— start of Exercise data —

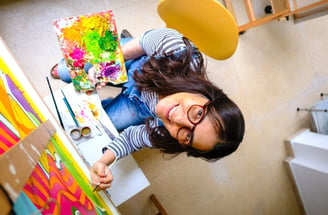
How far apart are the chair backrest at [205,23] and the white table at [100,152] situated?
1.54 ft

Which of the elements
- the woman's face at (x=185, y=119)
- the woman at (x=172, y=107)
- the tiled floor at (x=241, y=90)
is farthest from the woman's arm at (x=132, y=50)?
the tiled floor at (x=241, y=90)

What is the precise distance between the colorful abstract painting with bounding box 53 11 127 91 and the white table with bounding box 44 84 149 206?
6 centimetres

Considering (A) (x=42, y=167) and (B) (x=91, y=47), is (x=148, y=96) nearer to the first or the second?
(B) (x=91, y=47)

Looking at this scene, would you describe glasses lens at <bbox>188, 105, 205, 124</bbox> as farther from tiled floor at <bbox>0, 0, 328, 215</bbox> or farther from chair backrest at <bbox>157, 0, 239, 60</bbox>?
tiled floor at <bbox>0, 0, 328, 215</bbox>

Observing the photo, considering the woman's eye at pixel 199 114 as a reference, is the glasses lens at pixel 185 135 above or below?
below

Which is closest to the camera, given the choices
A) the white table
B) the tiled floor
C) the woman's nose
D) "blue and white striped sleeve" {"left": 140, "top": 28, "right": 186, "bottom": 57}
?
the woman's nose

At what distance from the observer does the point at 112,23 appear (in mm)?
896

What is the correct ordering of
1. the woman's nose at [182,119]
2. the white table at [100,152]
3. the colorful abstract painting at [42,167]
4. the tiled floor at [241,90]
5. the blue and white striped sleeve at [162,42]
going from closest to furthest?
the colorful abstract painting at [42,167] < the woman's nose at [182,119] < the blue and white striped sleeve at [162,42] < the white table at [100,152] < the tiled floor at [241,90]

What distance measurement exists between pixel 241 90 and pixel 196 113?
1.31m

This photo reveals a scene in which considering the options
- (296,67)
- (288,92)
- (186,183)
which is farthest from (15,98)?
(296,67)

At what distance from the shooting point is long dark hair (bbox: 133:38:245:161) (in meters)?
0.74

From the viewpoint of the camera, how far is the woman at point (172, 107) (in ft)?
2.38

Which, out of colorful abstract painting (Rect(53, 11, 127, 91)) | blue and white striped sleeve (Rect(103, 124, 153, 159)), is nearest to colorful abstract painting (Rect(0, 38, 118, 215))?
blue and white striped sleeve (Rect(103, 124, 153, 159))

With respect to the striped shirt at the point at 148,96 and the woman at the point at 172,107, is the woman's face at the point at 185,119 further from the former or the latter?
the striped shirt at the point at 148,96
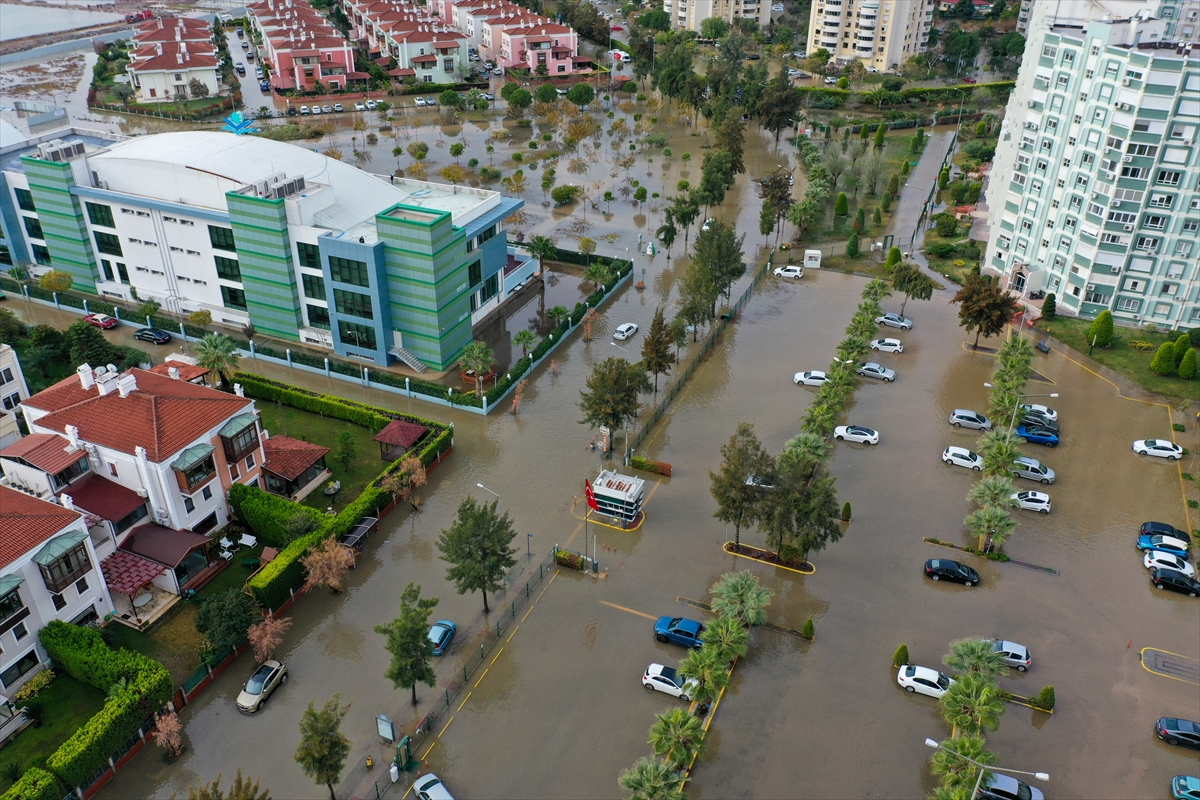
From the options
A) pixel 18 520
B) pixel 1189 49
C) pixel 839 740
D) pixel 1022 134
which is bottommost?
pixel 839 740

— end of Exercise data —

Can you arrange the material as a numbered list, beginning at the line that contains "From the options" and continuing through the end of the material, with blank lines left out?

> _Written reply_
1. From the options
2. A) pixel 18 520
3. B) pixel 1189 49
4. C) pixel 839 740
5. D) pixel 1022 134
6. which is bottommost?
7. pixel 839 740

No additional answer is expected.